# infodata > inpythom > intools 
# module in_docx
# Author: [Th] 23/02/2024
from docx import Document
from docxcompose.composer import Composer
from docxtpl import DocxTemplate
import datetime as dt
import inpython.intools.in_log as inlog
import os


def chk_br(par):
    # renvoi true en de présence d'un saut de page
    for run in par.r_lst:
        if len(run.br_lst) > 0:
            return (True)
    return (False)


def doc_replace_var(input_filename, output_filename, context_str):
    import json

    context = json.loads(context_str)
    tpl = DocxTemplate(input_filename)
    tpl.render(context)
    tpl.save(output_filename)
    return ("")


def doc_extract(doc_directory, extract_name, input_filename, skipped_pg_br, keeped_pg_br, final_br=True):
    # permet d'extraire une partie d'un document word docx
    # fonctionne à la manière d'une group extract
    #
    # doc_directory : chemin complet vers le répertoire où sera enregsitré le résultat
    # extract_name : sera utilisé pour créér le nom du fichier final si "" on prend "extract"
    # input_filename : chemin complet vers le fichier d'origine duquel sera fait l'extraction
    # skipped_pg_br : nombre de sauts de page à passer avant de commencer l'extraction
    # keeped_pg:br : nombre de sauts correspondant à l'extraction
    #
    # input : retourne le chemin complet vers le fichier résultat. 
    #         le nom du fihier prend la forme yyyymmdd-hhmmss-extract_name.docx
    inlog.init_log("in_docx", f"Extraction des pages entre les break {skipped_pg_br} et {keeped_pg_br}")

    if len(extract_name) == 0:
        extract_name = "extract"

    tmp_file = f"{doc_directory}{dt.datetime.now().strftime('%Y%m%d-%H%M%S-')}{extract_name}.docx"

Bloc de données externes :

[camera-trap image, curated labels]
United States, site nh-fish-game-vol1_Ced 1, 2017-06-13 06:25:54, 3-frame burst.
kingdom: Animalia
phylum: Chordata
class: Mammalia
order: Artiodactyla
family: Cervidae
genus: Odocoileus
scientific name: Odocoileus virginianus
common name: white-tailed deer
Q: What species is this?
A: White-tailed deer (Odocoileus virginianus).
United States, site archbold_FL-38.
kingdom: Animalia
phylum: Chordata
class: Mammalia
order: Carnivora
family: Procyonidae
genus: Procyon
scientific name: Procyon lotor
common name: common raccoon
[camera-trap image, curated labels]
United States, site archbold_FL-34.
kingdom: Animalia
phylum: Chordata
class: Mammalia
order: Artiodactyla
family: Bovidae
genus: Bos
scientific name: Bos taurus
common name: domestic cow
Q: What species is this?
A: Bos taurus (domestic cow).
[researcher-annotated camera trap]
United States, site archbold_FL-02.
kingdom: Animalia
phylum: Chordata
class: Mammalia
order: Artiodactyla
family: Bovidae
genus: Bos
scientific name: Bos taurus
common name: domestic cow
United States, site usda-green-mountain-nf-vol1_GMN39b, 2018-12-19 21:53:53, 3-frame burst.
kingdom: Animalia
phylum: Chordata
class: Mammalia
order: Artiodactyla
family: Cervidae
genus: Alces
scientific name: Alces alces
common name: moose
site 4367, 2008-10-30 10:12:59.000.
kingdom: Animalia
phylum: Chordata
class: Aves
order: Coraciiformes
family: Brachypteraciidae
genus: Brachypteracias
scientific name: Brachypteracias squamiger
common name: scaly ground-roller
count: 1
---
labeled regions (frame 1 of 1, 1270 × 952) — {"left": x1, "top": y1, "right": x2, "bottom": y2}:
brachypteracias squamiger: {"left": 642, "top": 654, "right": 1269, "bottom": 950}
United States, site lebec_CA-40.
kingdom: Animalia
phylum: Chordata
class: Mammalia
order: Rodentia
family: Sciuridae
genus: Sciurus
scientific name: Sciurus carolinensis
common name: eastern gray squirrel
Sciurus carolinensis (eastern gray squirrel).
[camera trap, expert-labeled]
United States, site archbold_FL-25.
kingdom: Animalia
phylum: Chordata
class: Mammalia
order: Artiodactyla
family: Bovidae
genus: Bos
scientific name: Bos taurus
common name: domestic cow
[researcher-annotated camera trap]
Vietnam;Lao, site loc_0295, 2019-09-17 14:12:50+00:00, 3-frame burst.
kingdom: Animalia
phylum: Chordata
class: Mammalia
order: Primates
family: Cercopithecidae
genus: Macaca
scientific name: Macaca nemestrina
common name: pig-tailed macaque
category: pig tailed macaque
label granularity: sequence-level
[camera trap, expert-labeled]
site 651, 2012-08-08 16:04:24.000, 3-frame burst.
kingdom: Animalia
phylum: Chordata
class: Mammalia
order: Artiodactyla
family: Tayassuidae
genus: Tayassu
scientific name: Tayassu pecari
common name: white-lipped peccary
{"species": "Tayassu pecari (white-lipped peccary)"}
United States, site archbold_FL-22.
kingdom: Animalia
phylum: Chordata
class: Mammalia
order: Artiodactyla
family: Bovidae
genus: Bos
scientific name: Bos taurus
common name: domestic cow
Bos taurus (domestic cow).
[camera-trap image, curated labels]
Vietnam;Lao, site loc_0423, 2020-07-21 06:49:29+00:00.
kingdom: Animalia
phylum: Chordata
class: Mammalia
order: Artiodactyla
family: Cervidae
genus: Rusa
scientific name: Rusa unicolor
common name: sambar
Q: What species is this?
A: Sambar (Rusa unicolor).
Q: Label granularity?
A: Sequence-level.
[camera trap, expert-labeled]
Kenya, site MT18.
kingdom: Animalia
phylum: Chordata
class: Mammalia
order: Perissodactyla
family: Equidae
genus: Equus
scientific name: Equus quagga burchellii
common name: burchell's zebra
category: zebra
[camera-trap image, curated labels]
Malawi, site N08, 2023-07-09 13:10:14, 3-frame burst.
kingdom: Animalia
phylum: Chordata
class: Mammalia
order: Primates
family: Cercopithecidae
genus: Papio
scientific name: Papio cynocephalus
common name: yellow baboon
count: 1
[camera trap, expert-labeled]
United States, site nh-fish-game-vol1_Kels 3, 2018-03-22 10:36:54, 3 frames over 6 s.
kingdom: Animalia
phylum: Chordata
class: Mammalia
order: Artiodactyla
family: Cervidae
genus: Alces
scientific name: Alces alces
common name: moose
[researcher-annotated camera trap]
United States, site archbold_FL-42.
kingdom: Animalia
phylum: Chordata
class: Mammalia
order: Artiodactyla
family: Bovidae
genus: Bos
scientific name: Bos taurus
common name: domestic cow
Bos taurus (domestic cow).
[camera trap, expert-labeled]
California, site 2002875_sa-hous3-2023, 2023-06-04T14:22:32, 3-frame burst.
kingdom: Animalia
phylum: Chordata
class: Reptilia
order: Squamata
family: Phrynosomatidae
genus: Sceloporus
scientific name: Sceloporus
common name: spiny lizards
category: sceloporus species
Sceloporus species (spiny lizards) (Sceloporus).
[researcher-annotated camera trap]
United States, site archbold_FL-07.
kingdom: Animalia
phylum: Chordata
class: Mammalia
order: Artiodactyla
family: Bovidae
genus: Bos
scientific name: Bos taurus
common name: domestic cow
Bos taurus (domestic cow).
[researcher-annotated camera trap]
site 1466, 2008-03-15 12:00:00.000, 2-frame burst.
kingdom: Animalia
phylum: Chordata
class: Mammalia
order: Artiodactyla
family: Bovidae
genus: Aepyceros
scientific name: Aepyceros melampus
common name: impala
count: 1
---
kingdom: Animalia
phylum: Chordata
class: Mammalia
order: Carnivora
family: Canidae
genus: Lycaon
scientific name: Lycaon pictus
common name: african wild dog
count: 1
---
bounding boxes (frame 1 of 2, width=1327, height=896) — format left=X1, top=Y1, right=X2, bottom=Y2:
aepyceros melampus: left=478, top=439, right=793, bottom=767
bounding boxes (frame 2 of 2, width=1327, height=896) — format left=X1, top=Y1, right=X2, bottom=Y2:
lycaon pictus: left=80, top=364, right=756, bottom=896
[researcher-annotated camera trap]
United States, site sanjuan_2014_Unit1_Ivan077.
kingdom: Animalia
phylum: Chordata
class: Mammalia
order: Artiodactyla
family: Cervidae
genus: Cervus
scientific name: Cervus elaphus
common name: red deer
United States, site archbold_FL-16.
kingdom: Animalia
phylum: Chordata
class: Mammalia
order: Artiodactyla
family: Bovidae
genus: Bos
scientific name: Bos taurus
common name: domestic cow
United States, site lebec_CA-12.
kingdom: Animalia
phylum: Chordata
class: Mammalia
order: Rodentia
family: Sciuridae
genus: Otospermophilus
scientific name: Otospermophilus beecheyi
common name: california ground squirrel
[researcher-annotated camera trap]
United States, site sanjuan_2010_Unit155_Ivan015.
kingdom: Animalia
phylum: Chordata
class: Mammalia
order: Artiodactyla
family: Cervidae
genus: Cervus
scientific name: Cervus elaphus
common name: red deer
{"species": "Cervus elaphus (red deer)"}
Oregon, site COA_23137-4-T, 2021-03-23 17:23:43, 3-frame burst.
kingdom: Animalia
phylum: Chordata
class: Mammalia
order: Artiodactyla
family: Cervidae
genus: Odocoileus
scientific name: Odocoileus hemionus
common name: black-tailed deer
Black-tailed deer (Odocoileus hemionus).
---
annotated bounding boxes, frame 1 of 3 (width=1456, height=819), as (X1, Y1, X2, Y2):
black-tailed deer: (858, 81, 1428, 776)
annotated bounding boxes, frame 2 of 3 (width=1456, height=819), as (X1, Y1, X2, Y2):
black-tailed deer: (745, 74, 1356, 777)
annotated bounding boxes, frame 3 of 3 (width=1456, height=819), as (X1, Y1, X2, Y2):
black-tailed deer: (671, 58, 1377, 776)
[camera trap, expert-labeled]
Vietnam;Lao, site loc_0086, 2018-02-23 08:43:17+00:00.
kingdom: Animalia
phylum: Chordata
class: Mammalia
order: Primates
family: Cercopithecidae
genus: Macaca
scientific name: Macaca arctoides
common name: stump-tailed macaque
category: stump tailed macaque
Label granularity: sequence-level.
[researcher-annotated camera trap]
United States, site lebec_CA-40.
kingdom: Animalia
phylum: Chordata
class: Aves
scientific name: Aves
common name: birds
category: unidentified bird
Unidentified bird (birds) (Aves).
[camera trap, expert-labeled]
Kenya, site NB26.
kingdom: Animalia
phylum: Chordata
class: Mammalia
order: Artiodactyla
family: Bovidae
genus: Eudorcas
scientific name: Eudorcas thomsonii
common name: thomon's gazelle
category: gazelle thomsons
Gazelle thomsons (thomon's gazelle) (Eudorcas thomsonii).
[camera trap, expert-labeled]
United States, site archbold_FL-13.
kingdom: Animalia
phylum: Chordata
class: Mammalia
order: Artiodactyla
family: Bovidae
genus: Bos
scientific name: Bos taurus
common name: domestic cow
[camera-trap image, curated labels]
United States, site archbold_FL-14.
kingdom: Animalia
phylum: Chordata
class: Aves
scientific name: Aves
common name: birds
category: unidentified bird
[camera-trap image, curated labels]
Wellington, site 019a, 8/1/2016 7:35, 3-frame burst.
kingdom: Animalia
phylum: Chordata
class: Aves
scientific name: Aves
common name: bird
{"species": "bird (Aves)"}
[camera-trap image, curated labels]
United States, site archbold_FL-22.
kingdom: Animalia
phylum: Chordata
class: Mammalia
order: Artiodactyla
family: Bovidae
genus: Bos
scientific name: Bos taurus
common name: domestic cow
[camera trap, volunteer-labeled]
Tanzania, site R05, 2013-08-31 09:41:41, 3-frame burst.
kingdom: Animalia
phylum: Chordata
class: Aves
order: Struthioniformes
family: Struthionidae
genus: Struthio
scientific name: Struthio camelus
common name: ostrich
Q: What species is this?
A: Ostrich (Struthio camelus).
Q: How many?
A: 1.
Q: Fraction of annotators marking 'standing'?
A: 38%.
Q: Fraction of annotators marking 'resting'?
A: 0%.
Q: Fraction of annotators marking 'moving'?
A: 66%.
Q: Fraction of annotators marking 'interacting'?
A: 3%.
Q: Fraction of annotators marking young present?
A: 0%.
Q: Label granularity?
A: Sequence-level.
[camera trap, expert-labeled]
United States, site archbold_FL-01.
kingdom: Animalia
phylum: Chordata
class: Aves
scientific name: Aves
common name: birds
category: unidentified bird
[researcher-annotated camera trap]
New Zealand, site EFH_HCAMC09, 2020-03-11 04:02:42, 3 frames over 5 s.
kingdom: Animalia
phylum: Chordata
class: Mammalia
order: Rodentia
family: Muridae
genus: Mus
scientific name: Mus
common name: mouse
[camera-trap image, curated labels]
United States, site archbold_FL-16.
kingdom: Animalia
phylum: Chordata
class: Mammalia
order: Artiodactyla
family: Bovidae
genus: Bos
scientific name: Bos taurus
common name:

    doc_fab = Document(input_filename)
    doc_fab.save(tmp_file)
    doc_tmp = Document(tmp_file)

    # extraction des pages du docuemnt fabriquant
    num_page_breaks = 0

    state = 0

    if type(skipped_pg_br) is str:
        skipped_pg_br = int(skipped_pg_br)
    if type(keeped_pg_br) is str:
        keeped_pg_br = int(keeped_pg_br)

    for elt_idx, elt in enumerate(doc_tmp.element.body):
        if state == 0:
            if elt.tag == "{http://schemas.openxmlformats.org/wordprocessingml/2006/main}p":
                if chk_br(elt):
                    num_page_breaks += 1
                if num_page_breaks == skipped_pg_br:
                    num_page_breaks = 0
                    doc_tmp.save(tmp_file)
                    state = 1
                doc_tmp.element.body.remove(elt)
        elif state == 1:
            if elt.tag == "{http://schemas.openxmlformats.org/wordprocessingml/2006/main}p":
                if chk_br(elt):
                    num_page_breaks += 1
                if num_page_breaks == keeped_pg_br:
                    state = 2
                    if not (final_br):
                        doc_tmp.element.body.remove(elt)
            # elif elt.tag == "{http://schemas.openxmlformats.org/wordprocessingml/2006/main}tbl":
            # table_copy(elt, doc_fab, doc_tmp)
        elif state == 2:
            if elt.tag != "{http://schemas.openxmlformats.org/wordprocessingml/2006/main}sectPr":
                doc_tmp.element.body.remove(elt)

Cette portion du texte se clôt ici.